Em Corumbá, a primeira grande marcada da viagem: esqueço de perguntar que horas são e quando percebo, meu ônibus já partiu há 30 minutos. O fuso agora está uma hora adiante do horário boliviano. Minhas atuais 14h são na verdade as 15h deste pedaço do Brasil
Ônibus, agora, só às 17h30, com previsão de chegada em Campo Grande à meia-noite.
Na estrada, uma boliviana fica assombrada quando digo que comprei passagens de trens na mão de cambistas. Segundo me conta, a venda oficial somente recomeçaria no dia 3 de setembro. Até lá, estavam todos os trens lotados.

20 minutos de 27 de dezembro, Campo Grande.

Como eu, há muitas pessoas querendo passagens para Santa Catarina.

Objetivo do exercício. Reproduza fielmente a passagem do relato de viagem que começa em "Em Corumbá, a" e segue até "para Santa Catarina.".

Extrato do material.

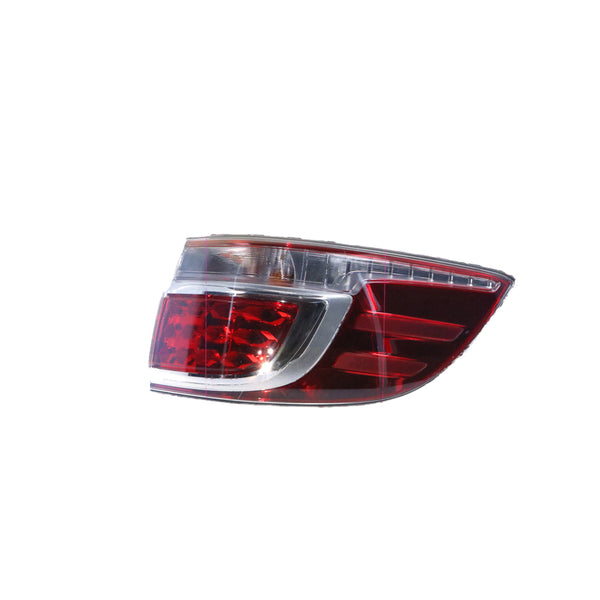 LED Tail Lamp Driver Side OEM suits Holden Colorado 7 RG 12/2012 On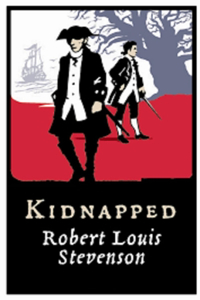 Kidnapped Illustrated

Exercício resolvido.
Em Corumbá, a primeira grande marcada da viagem: esqueço de perguntar que horas são e quando percebo, meu ônibus já partiu há 30 minutos. O fuso agora está uma hora adiante do horário boliviano. Minhas atuais 14h são na verdade as 15h deste pedaço do Brasil
Ônibus, agora, só às 17h30, com previsão de chegada em Campo Grande à meia-noite.
Na estrada, uma boliviana fica assombrada quando digo que comprei passagens de trens na mão de cambistas. Segundo me conta, a venda oficial somente recomeçaria no dia 3 de setembro. Até lá, estavam todos os trens lotados.

20 minutos de 27 de dezembro, Campo Grande.

Como eu, há muitas pessoas querendo passagens para Santa Catarina.